◆ TEXT SHOWN:
--------------------------------------------------

What is it?
You first saw it as the 45X concept at Auto Expo 2018, and then later in near-production form at Geneva 2019. What you see here is the final version of the Tata Altroz that will finally go on sale in early 2020. In a nutshell, the Altroz is Tata Motors' answer to the Maruti Suzuki Baleno, Hyundai i20 and Honda Jazz. Like the premium hatchbacks it goes up against, the Tata Altroz measures just a litte under 4m (3,990mm to be precise) to qualify as a 'small car' and yet promises big car levels of space, refinement and comfort.
The Altroz is not only big in size as far as hatchbacks go but it's also a big deal in Tata's journey as a carmaker. That's because this is the first model to be built on the Tata's all-new ALFA (for Agile, Light, Flexible, Advanced) architecture. Along with OMEGA arc (that underpins the Harrier), the ALFA arc will form the basis of a slew of new Tatas in the time to come. The modular architecture can support a whole range of body styles ranging from 3.7m to 4.3m in length, and has been developed with electrification in mind. Doors that open 90 degrees and a flat rear floor are some of the features that will be common to cars, SUVs and MPVs built on ALFA arc.

--------------------------------------------------

◆ DATASET EXTRACT:
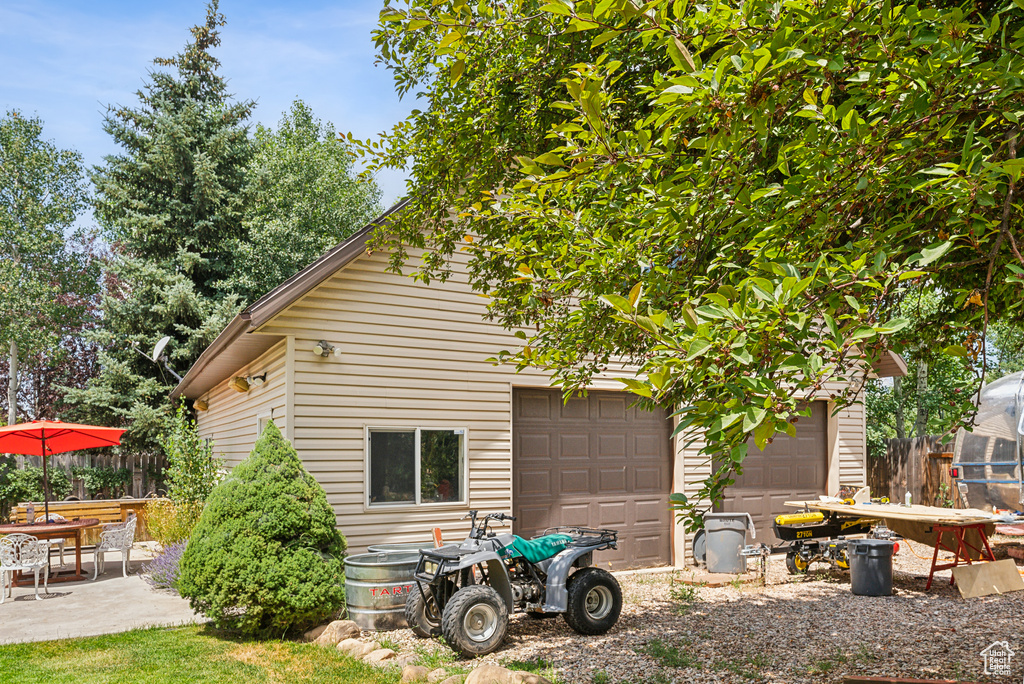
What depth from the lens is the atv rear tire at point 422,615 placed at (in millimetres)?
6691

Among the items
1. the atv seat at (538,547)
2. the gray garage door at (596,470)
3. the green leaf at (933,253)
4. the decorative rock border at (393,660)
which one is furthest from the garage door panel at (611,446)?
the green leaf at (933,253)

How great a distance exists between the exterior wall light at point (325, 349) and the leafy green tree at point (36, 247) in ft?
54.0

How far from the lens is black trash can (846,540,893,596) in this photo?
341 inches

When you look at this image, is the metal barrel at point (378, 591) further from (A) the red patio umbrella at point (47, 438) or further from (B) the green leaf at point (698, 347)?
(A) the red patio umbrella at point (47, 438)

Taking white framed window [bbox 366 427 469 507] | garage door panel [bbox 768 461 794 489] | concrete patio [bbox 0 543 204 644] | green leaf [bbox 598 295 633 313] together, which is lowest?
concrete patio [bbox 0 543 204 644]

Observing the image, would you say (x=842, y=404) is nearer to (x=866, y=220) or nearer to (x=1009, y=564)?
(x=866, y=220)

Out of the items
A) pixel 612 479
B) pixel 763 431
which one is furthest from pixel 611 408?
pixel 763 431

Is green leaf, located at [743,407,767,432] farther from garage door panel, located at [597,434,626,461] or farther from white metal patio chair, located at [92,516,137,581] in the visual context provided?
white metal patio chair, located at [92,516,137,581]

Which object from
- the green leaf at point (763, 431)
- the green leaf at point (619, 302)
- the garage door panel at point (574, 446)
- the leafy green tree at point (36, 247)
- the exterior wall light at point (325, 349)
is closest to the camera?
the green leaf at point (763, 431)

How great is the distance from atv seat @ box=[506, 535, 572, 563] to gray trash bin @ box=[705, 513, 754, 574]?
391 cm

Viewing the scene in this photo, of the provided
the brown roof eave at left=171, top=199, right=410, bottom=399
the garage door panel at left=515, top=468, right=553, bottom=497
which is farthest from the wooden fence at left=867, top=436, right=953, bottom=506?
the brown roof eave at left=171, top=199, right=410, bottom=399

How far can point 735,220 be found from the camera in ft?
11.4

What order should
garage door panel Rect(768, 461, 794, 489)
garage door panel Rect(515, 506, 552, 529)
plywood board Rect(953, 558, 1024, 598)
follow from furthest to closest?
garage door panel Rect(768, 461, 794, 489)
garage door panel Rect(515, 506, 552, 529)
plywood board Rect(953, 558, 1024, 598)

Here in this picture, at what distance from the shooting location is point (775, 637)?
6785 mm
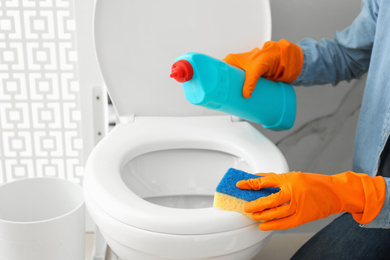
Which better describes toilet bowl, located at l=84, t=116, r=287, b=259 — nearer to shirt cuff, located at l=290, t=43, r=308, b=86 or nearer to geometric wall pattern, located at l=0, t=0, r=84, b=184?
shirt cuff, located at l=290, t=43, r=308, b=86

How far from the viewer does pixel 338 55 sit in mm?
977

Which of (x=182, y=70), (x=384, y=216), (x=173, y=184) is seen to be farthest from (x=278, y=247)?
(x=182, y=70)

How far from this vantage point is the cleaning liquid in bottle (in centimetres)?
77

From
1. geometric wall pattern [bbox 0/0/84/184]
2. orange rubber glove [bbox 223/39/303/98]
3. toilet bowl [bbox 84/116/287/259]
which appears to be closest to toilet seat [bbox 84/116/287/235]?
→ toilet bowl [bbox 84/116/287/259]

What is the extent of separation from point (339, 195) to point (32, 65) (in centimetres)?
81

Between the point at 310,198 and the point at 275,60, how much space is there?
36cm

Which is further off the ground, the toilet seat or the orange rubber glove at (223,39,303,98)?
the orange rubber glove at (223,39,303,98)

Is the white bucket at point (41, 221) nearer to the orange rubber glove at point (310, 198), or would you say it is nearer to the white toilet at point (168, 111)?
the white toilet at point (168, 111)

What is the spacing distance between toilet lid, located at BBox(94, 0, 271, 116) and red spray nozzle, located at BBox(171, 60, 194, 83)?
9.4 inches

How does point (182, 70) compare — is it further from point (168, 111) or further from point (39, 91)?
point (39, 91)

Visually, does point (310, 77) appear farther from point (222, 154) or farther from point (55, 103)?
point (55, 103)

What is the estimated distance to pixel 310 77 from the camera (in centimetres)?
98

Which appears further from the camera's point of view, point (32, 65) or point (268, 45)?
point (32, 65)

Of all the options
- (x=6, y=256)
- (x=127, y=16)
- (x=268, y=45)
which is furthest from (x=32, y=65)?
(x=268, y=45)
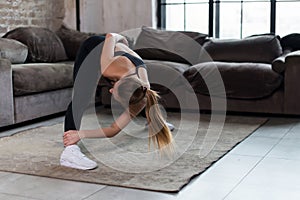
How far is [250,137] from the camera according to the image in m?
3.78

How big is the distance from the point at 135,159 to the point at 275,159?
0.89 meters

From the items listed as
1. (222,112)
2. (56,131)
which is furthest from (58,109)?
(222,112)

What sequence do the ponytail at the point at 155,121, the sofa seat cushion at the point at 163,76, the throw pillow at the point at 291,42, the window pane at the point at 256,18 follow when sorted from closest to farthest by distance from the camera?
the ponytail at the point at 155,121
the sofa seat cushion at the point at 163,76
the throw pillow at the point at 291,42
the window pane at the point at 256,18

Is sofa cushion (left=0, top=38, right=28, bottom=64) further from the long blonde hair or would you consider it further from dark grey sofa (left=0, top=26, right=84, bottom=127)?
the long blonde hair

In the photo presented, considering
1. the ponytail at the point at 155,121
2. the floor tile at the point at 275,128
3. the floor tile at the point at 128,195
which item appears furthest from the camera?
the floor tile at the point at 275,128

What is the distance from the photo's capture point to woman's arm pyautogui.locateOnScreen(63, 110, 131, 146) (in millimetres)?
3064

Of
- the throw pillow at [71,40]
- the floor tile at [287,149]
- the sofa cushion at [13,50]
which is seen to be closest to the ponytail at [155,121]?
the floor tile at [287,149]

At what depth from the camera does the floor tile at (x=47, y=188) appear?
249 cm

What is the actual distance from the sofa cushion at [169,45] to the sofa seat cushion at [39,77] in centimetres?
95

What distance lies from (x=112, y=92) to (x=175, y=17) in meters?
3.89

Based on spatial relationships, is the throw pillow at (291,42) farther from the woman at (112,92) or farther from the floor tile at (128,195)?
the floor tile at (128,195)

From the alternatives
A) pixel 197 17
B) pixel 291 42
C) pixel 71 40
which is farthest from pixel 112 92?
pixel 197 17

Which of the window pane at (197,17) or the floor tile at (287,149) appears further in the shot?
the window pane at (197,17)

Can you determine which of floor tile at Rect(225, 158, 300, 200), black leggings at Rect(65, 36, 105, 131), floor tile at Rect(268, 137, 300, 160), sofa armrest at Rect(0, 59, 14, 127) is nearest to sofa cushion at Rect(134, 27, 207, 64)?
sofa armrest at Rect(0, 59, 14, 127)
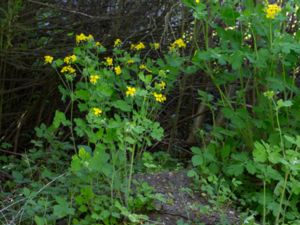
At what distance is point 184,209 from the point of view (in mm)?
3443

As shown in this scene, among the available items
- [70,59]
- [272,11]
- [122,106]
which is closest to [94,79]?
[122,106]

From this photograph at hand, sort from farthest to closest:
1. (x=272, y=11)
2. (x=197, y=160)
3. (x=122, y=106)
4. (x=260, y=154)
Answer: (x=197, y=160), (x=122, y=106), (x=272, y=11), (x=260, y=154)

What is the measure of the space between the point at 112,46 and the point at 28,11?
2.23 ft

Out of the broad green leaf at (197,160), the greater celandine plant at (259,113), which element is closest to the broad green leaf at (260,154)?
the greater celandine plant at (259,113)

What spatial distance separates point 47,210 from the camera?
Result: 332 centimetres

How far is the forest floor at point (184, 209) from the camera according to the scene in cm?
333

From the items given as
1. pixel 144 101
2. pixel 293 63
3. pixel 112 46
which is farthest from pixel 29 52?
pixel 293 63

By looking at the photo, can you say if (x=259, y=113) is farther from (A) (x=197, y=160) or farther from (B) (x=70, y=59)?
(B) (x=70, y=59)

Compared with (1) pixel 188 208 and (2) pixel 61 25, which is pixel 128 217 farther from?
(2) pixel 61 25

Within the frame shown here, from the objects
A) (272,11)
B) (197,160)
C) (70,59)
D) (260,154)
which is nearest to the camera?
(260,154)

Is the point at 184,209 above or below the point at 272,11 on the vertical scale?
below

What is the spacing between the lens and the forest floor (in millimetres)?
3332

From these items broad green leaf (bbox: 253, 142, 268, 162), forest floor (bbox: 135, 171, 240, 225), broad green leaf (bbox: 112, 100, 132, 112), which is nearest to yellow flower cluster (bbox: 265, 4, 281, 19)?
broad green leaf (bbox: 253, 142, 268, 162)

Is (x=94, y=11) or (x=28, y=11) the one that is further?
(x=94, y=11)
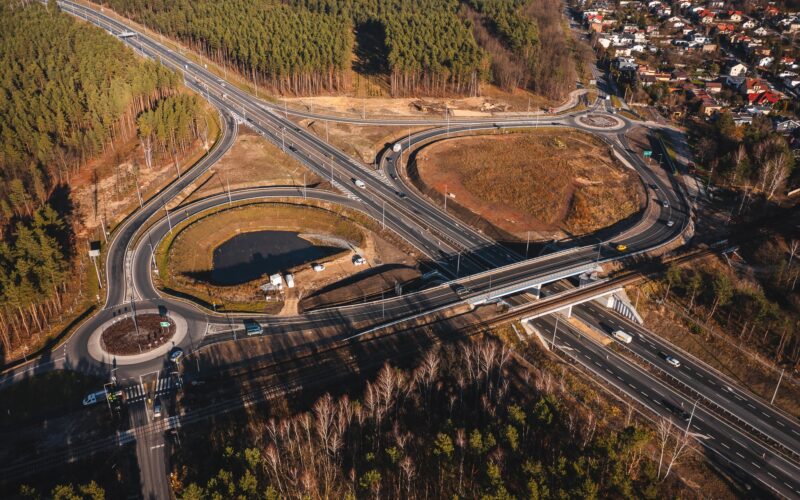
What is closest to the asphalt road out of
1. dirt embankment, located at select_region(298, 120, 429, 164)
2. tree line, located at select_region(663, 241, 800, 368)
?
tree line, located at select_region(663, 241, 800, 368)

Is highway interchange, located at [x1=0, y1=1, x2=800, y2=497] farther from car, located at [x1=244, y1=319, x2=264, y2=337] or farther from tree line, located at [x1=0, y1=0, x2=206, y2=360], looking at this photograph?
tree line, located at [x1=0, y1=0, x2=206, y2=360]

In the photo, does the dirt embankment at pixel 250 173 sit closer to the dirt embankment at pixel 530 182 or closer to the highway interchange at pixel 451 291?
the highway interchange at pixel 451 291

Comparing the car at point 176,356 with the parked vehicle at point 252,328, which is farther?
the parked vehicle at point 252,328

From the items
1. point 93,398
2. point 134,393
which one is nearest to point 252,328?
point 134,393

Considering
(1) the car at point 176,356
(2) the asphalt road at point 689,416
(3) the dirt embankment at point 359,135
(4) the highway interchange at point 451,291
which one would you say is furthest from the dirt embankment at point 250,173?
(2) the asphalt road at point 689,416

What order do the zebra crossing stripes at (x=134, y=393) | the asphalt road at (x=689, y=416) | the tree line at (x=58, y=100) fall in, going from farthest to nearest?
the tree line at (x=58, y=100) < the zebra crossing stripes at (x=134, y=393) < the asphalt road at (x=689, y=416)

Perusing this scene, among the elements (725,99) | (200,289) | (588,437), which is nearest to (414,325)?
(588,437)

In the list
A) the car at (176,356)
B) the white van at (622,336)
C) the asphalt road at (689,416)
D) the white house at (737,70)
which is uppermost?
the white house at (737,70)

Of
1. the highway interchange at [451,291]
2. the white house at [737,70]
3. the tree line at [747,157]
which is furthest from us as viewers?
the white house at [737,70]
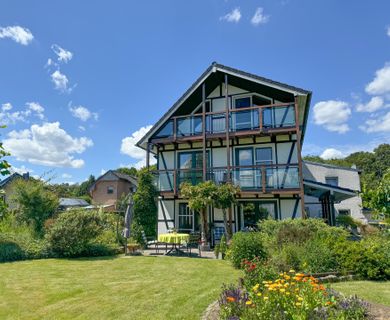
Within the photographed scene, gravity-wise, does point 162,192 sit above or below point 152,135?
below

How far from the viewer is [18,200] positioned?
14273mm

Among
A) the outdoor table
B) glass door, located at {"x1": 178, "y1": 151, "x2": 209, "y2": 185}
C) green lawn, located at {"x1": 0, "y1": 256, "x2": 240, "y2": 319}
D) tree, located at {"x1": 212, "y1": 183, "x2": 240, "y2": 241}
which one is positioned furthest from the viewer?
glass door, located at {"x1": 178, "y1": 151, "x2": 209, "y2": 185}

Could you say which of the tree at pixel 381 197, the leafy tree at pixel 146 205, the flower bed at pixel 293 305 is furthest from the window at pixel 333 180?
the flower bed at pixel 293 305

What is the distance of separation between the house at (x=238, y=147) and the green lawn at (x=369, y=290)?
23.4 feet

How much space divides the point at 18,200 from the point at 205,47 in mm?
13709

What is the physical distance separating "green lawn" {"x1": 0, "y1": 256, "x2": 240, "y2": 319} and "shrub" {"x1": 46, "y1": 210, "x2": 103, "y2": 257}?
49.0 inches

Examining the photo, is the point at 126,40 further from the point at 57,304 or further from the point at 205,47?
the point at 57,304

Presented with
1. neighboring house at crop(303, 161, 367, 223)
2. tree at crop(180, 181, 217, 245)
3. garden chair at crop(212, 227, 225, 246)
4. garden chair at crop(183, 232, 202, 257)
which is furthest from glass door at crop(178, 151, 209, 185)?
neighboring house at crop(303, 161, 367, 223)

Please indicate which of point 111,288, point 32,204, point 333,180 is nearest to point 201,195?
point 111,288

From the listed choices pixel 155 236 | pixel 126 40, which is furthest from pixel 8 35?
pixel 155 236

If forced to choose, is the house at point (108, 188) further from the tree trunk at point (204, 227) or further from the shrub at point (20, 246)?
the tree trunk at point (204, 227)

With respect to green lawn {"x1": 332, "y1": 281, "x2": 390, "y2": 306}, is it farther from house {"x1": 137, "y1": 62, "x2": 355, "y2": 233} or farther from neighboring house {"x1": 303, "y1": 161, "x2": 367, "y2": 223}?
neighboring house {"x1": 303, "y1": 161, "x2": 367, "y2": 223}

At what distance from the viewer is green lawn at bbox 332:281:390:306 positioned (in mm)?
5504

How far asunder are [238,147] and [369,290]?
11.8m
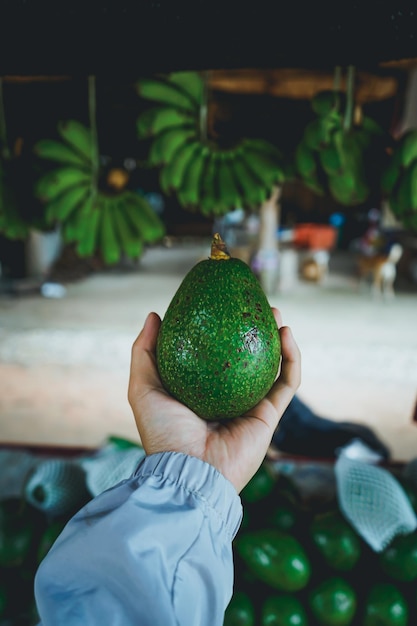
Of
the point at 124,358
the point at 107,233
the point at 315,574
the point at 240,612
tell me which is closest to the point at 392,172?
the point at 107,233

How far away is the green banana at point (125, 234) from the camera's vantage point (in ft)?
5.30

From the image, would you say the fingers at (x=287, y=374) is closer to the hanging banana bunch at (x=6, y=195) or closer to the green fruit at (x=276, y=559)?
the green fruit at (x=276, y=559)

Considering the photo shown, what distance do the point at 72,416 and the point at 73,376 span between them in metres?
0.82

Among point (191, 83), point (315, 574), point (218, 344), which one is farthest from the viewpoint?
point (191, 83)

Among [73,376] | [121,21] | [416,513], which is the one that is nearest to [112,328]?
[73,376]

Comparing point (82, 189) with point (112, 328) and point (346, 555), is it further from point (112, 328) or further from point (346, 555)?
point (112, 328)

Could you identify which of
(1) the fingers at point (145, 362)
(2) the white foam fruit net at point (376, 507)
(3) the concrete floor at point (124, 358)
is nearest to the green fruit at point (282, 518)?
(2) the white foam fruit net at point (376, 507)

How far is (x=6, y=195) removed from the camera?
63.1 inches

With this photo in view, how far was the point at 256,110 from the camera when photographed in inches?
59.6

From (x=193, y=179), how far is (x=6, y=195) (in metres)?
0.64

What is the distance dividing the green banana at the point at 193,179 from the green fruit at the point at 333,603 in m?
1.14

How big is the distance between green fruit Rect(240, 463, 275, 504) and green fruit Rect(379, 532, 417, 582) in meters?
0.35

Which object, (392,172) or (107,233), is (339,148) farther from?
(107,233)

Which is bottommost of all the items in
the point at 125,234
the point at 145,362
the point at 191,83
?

--------------------------------------------------

◆ JOBS:
**a.** Using the Altroz article, mark each statement yes or no and quote the words that decide it: (i) The Altroz is 3,990mm long. (ii) The Altroz is the first model built on the OMEGA architecture. (iii) The ALFA architecture can support body styles from 3.7m to 4.3m in length.
**b.** According to the Altroz article, at which event was the car first shown as the 45X concept?
The listing above comes from a separate source.

◆ OUTPUTS:
**a.**
(i) Yes: "3,990mm to be precise"
(ii) No: "this is the first model to be built on the Tata's all-new ALFA (for Agile, Light, Flexible, Advanced) architecture"
(iii) Yes: "a whole range of body styles ranging from 3.7m to 4.3m in length"

**b.** Auto Expo 2018